> _TASKS FOR THIS EXERCISE_
A. The book excerpt on data mining theory below says data mining is a confluence of several well-established fields of interest. Name every one of those fields.
B. Write the next part of the book excerpt on data mining theory below, following on from its final step of the scientific method.

> _TEXT SHOWN_
========================================================================
The handbook of statistical analysis & data mining applications.


Robert Nisbet, John Elder, IV, and Gary Miner

ISBN: 9780123747655, Pub Date: May 29, 2009 Price: $89.95/57.95 [euro]/45.99 [pounds sterling]. Page Count: c864

Excert Section: Chapter 2

Theoretical Considerations for Data Mining


In Chapter 1, we explored the historical background of statistical analysis and data mining. Statistical analysis is a relatively old discipline (particularly if you consider its origins in China). But data mining is a relatively new field, which developed during the 1990s and coalesced into a field of its own during the early years of the twenty-first century. It represents a confluence of several well-established fields of interest:

* Traditional statistical analysis

* Artificial intelligence

* Machine learning

* Development of large databases

Traditional statistical analysis follows

the deductive method in the search for relationships in data sets. Artificial intelligence (e.g., expert systems) and machine learning techniques (e.g., neural nets and decision trees) follow the inductive method to find faint patterns of relationship in data sets. Deduction (or deductive reasoning) is the Aristotelian process of analyzing detailed data, calculating a number of metrics, and forming some conclusions based (or deduced) solely on the mathematics of those metrics.

Induction is the more Platonic process of using information in a data set as a "springboard" to make general conclusions, which are not wholly contained directly in the input data. The scientific method follows the inductive approach but has strong Aristotelian elements in the preliminary steps.


The scientific method is as follows:

  1. Define the problem.

  2. Gather existing information about a phenomenon.

  3. Form one or more hypotheses.

  4. Collect new experimental data.

  5. Analyze the information in the new data set.

  6. Interpret results.

  7. Synthesize conclusions, based on the old data, new data, and intuition.
========================================================================
> _DATA BELOW_

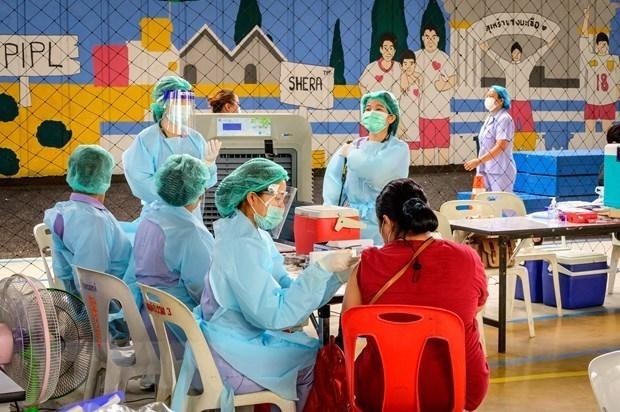 Un sitio de vacunación contra el Covid-19 en Bangkok, Tailandia. (Fotografía: AFP/VNA)
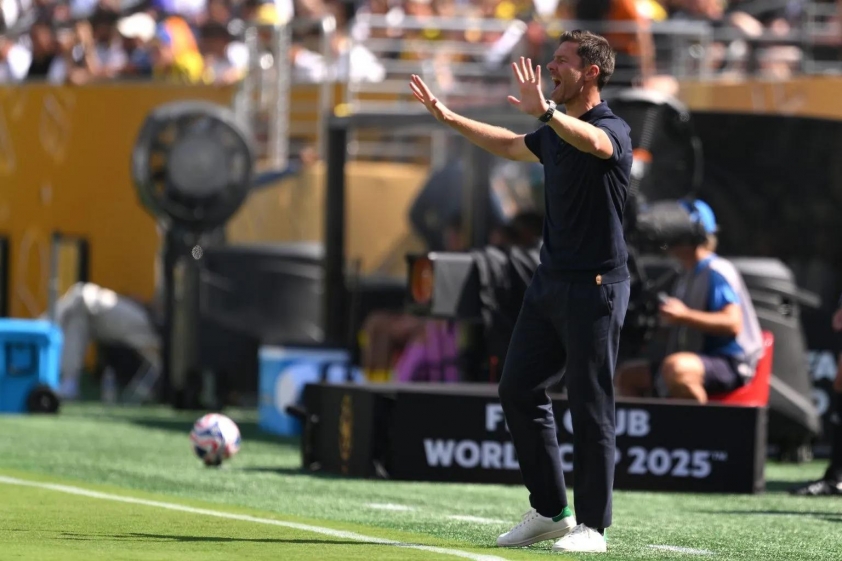 Xabi Alonso muốn ký hợp đồng với một tiền vệ mới. (Ảnh: David Ramos)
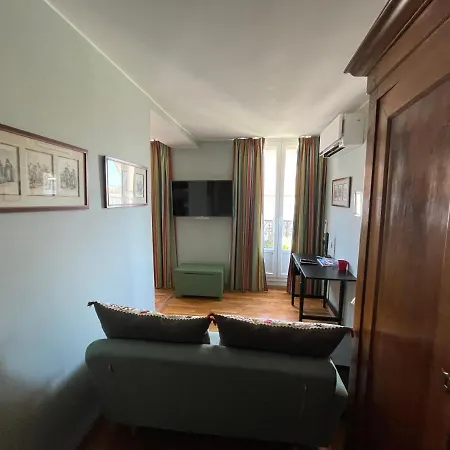 Mignon Calme Douillet Ascenseur Clim Etage Eleve Proche Parking Et Toutes Commodites Au Coeur Du Historique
========================================================================
> _ANSWERS GIVEN_
A. Traditional statistical analysis, artificial intelligence, machine learning, and the development of large databases.

B.
  8. Form new hypotheses for further testing.

  9. Do it again (iteration).

    Steps 1-5 involve deduction, and steps 6-9 involve induction. Even though the scientific method is based strongly on deductive reasoning, the final products arise through inductive reasoning. Data mining is a lot like that.

    In fact, machine learning algorithms used in data mining are designed to mimic the process that occurs in the mind of the scientist. Data mining uses mathematics, but the results are not mathematically determined. This statement may sound somewhat contradictory until you view it in terms of the human brain.

    You can describe many of the processes in the human conceptual pathway with various mathematical relationships, but the result of being human goes far beyond the mathematical descriptions of these processes. Women's intuition, mother's wisdom regarding their offspring, and "gut" level feelings about who should win the next election are all intuitive models of reality created by the human brain. They are based largely on empirical data, but the mind extrapolates beyond the data to form the conclusions following a purely inductive reasoning process.


    Data mining can be defined in several ways, which differ primarily in their focus on different aspects of data mining. One of the earliest definitions is

    The non-trivial extraction of implicit, previously unknown, and potentially useful information from data (Frawley et al., 1991).

    As data mining developed as a professional activity, it was necessary to distinguish it from the previous activity of statistical modeling and the broader activity of knowledge discovery.

    For the purposes of this handbook, we will use the following working definitions:

    * Statistical modeling: The use of parametric statistical algorithms to group or predict an outcome or event, based on predictor variables.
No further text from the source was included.